まあ、そうなるのは分かるよな。ポケギアってかなり便利な道具だし。けど……まさかジョウト地方以外で見る事になるとはな……。
「そして、これが昨日の夜にようやく届いたのでな、グリーンに急いで連絡をしてもらったというわけじゃ」
「……ん? って事は、これも貰ってって良いのか?」
「もちろんじゃよ、グリーン」
オーキド博士が頷きながら答えてから持っていたポケギアをテーブルの上へと戻した後、俺達は揃ってポケギアに手を伸ばす。
「……んじゃあ、俺は緑っと」
「それじゃあ、俺は赤だな」
「私はピンクかな」
「それで俺は青……っと」
それぞれ思い思いの色を手に取った後、俺達は揃ってポケギアを着け始めた。
……うん、こういうのがあるだけでも何だか身が引き締まる気がするな。
俺の左腕にある青色のポケギアを眺めながらそんな事を思っていると、博士は俺達の様子を見て満足そうに頷く。
「うむうむ、皆よく似合っとるぞ」
そして、昨日のような真剣な表情に変わると、俺達の顔をジッと見ながら静かに言葉を続けた。

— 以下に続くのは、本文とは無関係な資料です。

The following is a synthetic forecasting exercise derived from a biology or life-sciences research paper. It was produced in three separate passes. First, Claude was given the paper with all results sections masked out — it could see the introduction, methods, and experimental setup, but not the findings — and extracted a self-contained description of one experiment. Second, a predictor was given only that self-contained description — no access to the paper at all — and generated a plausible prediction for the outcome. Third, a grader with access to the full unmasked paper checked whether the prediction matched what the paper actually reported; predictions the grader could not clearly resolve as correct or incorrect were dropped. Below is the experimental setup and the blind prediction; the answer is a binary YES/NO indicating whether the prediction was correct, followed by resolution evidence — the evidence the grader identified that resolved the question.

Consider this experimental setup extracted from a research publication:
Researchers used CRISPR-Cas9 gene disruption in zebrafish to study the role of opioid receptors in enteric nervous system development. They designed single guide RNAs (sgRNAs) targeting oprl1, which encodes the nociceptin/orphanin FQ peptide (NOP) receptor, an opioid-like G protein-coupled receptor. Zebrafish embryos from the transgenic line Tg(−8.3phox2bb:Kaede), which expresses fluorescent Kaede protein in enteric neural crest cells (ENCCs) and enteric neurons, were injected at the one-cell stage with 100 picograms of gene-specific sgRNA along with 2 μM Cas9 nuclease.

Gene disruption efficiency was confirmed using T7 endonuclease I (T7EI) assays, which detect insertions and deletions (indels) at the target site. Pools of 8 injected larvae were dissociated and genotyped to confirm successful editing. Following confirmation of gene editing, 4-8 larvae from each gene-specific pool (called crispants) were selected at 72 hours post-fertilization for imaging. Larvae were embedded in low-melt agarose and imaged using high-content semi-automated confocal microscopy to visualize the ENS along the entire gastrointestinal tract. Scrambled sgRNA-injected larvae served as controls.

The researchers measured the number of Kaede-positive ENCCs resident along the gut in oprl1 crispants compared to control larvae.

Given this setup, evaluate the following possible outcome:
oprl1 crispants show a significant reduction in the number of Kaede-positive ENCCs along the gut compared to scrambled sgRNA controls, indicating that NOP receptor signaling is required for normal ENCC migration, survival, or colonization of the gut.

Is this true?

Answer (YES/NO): YES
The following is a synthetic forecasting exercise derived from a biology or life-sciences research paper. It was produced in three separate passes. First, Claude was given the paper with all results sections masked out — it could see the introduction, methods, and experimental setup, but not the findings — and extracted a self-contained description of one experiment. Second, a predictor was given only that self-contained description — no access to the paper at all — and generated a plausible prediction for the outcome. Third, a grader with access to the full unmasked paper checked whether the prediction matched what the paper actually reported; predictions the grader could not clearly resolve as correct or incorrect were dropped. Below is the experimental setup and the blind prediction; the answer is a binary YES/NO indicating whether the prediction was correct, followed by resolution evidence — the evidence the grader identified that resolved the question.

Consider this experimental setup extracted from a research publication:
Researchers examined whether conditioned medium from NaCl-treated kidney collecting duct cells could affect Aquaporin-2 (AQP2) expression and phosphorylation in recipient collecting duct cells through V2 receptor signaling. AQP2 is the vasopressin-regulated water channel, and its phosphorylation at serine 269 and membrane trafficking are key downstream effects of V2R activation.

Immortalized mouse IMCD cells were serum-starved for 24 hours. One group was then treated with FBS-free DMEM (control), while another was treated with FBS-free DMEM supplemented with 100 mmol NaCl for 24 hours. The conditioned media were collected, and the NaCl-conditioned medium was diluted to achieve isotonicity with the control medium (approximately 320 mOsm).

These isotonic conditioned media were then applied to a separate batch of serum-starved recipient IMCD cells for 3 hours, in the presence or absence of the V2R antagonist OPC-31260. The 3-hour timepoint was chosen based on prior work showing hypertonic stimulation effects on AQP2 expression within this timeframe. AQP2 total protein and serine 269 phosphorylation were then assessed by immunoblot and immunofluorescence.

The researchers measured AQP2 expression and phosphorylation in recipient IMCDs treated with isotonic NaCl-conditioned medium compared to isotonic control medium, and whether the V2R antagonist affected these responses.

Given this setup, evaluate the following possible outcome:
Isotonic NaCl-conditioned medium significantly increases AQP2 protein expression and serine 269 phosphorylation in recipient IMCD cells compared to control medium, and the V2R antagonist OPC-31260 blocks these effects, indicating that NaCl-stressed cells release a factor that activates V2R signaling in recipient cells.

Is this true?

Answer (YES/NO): YES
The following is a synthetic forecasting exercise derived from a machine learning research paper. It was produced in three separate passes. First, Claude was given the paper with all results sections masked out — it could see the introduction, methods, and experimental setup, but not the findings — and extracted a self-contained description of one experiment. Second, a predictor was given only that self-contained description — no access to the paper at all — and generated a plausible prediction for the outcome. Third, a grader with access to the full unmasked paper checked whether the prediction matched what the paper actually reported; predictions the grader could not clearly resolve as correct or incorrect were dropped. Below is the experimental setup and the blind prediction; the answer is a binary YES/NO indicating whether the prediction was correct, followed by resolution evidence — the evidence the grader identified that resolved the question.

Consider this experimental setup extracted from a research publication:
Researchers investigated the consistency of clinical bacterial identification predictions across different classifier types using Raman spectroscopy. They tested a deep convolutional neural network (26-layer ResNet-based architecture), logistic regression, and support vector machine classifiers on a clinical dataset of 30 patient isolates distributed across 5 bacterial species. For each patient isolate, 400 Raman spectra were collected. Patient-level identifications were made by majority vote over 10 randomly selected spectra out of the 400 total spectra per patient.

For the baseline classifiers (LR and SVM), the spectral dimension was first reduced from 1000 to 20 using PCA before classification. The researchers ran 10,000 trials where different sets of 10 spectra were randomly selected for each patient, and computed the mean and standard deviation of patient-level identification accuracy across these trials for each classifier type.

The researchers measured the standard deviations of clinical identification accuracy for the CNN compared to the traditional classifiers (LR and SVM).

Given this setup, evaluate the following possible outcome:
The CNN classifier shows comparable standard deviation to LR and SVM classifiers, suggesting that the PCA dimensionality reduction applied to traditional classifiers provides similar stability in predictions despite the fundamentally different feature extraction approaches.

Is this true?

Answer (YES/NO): NO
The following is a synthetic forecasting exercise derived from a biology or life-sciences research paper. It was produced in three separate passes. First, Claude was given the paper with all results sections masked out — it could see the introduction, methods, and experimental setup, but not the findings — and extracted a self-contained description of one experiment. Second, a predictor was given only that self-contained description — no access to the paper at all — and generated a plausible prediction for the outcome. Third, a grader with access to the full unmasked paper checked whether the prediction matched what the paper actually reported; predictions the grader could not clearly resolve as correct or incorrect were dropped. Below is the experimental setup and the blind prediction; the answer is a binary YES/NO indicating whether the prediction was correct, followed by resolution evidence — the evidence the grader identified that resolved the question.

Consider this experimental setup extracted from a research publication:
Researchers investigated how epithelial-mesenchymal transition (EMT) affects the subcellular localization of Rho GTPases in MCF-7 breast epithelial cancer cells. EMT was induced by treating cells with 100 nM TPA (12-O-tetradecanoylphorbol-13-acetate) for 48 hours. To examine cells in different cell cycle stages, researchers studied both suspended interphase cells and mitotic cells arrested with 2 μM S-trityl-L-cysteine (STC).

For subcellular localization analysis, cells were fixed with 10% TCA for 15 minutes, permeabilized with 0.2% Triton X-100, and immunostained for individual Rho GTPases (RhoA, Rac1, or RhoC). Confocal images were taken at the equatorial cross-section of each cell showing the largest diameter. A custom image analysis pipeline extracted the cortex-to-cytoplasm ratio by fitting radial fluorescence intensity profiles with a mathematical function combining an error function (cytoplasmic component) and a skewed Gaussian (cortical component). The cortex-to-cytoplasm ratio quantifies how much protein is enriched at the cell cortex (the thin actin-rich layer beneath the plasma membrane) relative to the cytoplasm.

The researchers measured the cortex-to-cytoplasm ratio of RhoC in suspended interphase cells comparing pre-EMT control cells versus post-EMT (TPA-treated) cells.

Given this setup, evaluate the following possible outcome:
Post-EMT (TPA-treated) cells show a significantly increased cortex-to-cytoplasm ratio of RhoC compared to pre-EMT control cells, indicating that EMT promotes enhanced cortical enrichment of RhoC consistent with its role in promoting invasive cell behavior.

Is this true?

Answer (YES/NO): NO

「さて昨日も言ったが、これで四人とも立派なポケモントレーナーとなった。これからは自分のポケモン達を信じ、協力し合いながら、気を付けて旅をするんじゃぞ」
『はい!』
博士からの激励に揃って返事をした後、俺達は研究所を後にした。そして、そのまま他愛ない話をしながら1番道路の前まで歩いてきた。
「ここから俺達の旅が始まるんだな……」
「そう、だな……」
「うう……何だかドキドキしてきた……」
「確かに何だか緊張してくるな……」
俺達は一列に並びながら、それぞれそんな事を口にした。待ちに待った冒険の旅がこれから始まろうとしている。その事実が俺達の胸を高鳴らせていた。
「あ、そうだ!」
突然大きな声を上げたかと思うと、アオイが名案を思いついた様子で話し掛けてきた。
「ねぇねぇ、どうせだからさ。皆で一緒に最初の一歩を踏み出そうよ」
「あ……確かに良いかもな」
「そうだな、思い出にもなるし」
「俺も異議無しだ」
『うん、面白そうだし、良いと思うよ』
俺達が揃ってアオイの提案に賛成すると、アオイは嬉しそうな、そしてどこか懐かしそうな笑みを浮かべた。
……一緒に最初の一歩、か。何だか前世でやったBWの最初を彷彿とさせるな……。
「それじゃあ手を繋ぐよ」
端からグリーン、レッド、俺、アオイの順番に並んでいたため、俺達はアオイの言葉に頷きながらそのままの順で手を繋いだ。
「……それじゃあ行くよ」
そして、アオイの掛け声に合わせて、俺達はゆっくりと足を上げ──。
『せーの!』
その言葉と同時に俺達は最初の一歩──俺達の旅立ちを告げる一歩を踏み出した。